(Items from a dataset)

::::::

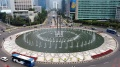 DKI Jakarta Kembali Terapkan Pengetatan PSBB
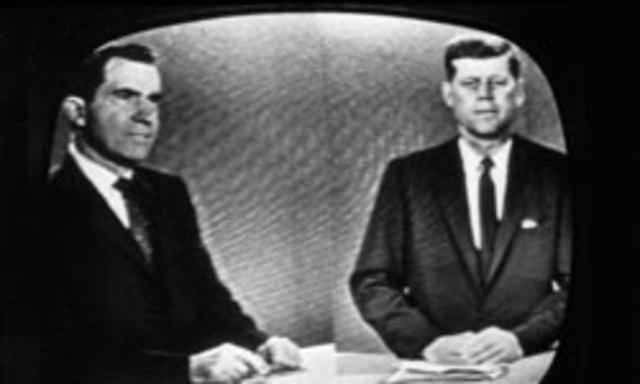 First TV Presidential Debate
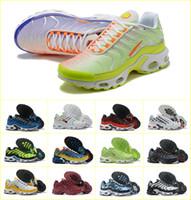 gs markası toptan satış-2019 Tn Artı GS Erkek Koşu Spor Ayakkabı Hava Tn Üçlü Beyaz Siyah Marka Tasarımcı Chaussures Artı Tn Se Lüks koşu Rahat Sneakers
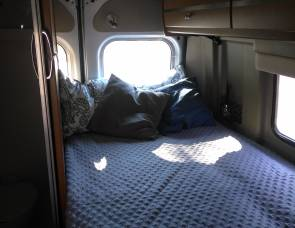 2015 Winnebago Travato 59 G *palm desert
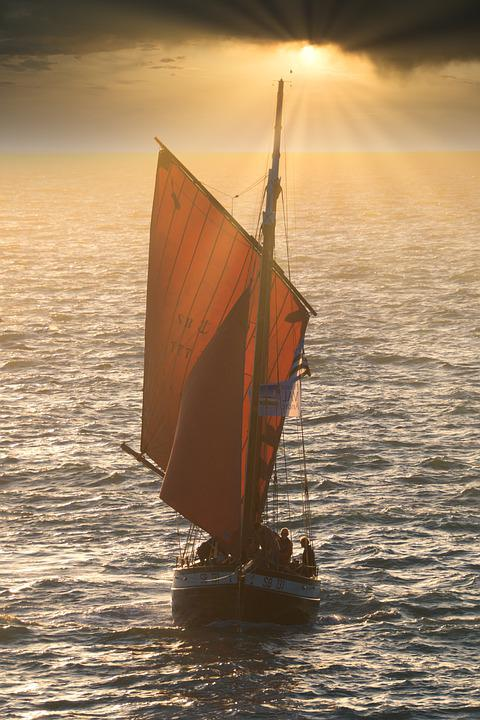 Old Rig, Sunset, Brittany Sailing Sun Dahouët
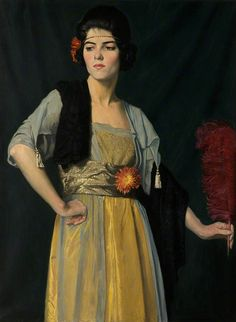 William Strang The feather fan
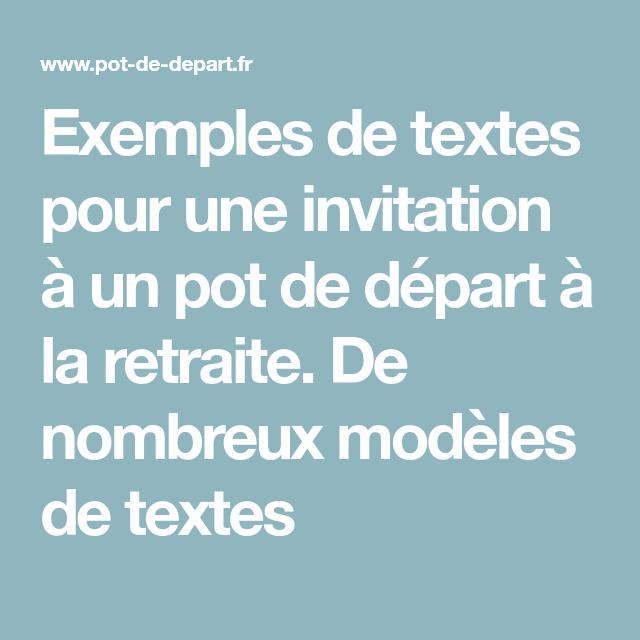 Incroyable Exemples de textes pour une invitation à un pot de départ à la GX-67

::::::

*WORK TASK:* Please print all of the records above exactly, omitting each picture.

*RESPONSE TO THE EXERCISE:*
 DKI Jakarta Kembali Terapkan Pengetatan PSBB
 First TV Presidential Debate
 gs markası toptan satış-2019 Tn Artı GS Erkek Koşu Spor Ayakkabı Hava Tn Üçlü Beyaz Siyah Marka Tasarımcı Chaussures Artı Tn Se Lüks koşu Rahat Sneakers
 2015 Winnebago Travato 59 G *palm desert
 Old Rig, Sunset, Brittany Sailing Sun Dahouët
 William Strang The feather fan
 Incroyable Exemples de textes pour une invitation à un pot de départ à la GX-67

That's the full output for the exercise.